O que se pede:
Continue o texto sobre o recurso ligado à pensão de alimentos da menor a partir da última frase apresentada.

Trecho do texto:
┄┄┄┄┄┄

Transitada em julgado a sentença final, veio ela pedir se procedesse a descontos nos salários do requerido, para pagamento da pensão de alimentos a que ele estava judicialmente obrigado para com a menor sua filha.
Decidido o incidente, a requerente recorreu de agravo para a Relação, invocando ofensa de caso julgado, tendo o requerido recorrido da apelação, mas sendo o recurso recebido como agravo.
O requerido interpôs ainda um segundo agravo.
A Relação apenas deu provimento a este segundo agravo interposto pelo requerido.
2. Do acórdão da Relação recorreu a requerente para o Supremo Tribunal de Justiça, invocando ofensa de caso julgado.
O recorrido, nas alegações que então apresentou, suscitou a questão prévia do não conhecimento do recurso, com fundamento em que, tratando-se de um processo de jurisdição voluntária, era o mesmo inadmissível.
Ouvida a recorrente sobre a questão prévia, sustentou ela que a decisão era recorrível, uma vez que - disse - 'a norma do artigo 678º, nº 2, do Código do Processo Civil deve prevalecer sobre as dos artigos 150º da Organização Tutelar de Menores e 1411º, nº 2, do Código de Processo Civil'. E acrescentou que 'estas normas são inconstitucionais, na interpretação de que devem prevalecer sobre a do artigo 678º, nº 2, do Código de Processo Civil, quando se invoca a ofensa de caso julgado como fundamento de recurso interposto de acórdão da Relação proferido no âmbito de processo considerado de jurisdição voluntária', pois que 'violam o princípio constitucional da intangibilidade do caso julgado, implicitamente constante dos artigos 2º, 210º, nº 2, e 282º, nº 3, da Constituição da República'.
O Supremo Tribunal de Justiça, por acórdão de 14 de Junho de 1995, julgou procedente a questão prévia e não tomou conhecimento do recurso.
3. É deste acórdão do Supremo Tribunal de Justiça (de 14 de Junho de 1995) que vem o presente recurso, interposto pela recorrente ao abrigo da alínea b) do nº 1 do artigo 70º da Lei do Tribunal Constitucional, para apreciação da constitucionalidade dos artigos 150º da Organização Tutelar de Menores e 1411º, nº 2, do Código de Processo Civil, na interpretação que, nas alegações para o Supremo Tribunal de Justiça, apontou como inconstitucional.

┄┄┄┄┄┄

Excerto da listagem:
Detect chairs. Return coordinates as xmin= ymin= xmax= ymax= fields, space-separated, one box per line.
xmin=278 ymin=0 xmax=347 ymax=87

┄┄┄┄┄┄

Resultado da tarefa:
Neste Tribunal, a recorrente concluiu as suas alegações como segue:
a) O princípio da intangibilidade do caso julgado está implicitamente consagrado na Constituição da República, nomeadamente nos seus artºs 2º, 210º, nº 2 e 282º, nº 3; b) A importância do caso julgado e a gravidade que reveste a sua ofensa determinou que o legislador permita até ao Supremo Tribunal de Justiça o recurso em quaisquer questões em que seja questionada tal ofensa - artº 678º nº 2 do C.P.C.; c) Esta norma deve prevalecer sobre as dos artºs 150º da L.T.M. e 1411º nº 2 do C.P.C.; d) Na interpretação acolhida pela decisão recorrida, de que tais normas devem prevalecer sobre a do artº 678º nº 2 do C.P.C., quando se invoca a ofensa de caso julgado como fundamento de recurso interposto de acórdão da Relação proferido no âmbito de processo considerado de jurisdição voluntária, as mesmas devem ter-se como inconstitucionais, por violação do princípio invocado na alínea a) supra; e) Daí que deva ser concedido provimento ao presente recurso, reparando-se a invocada inadmissibilidade, com as legais consequências.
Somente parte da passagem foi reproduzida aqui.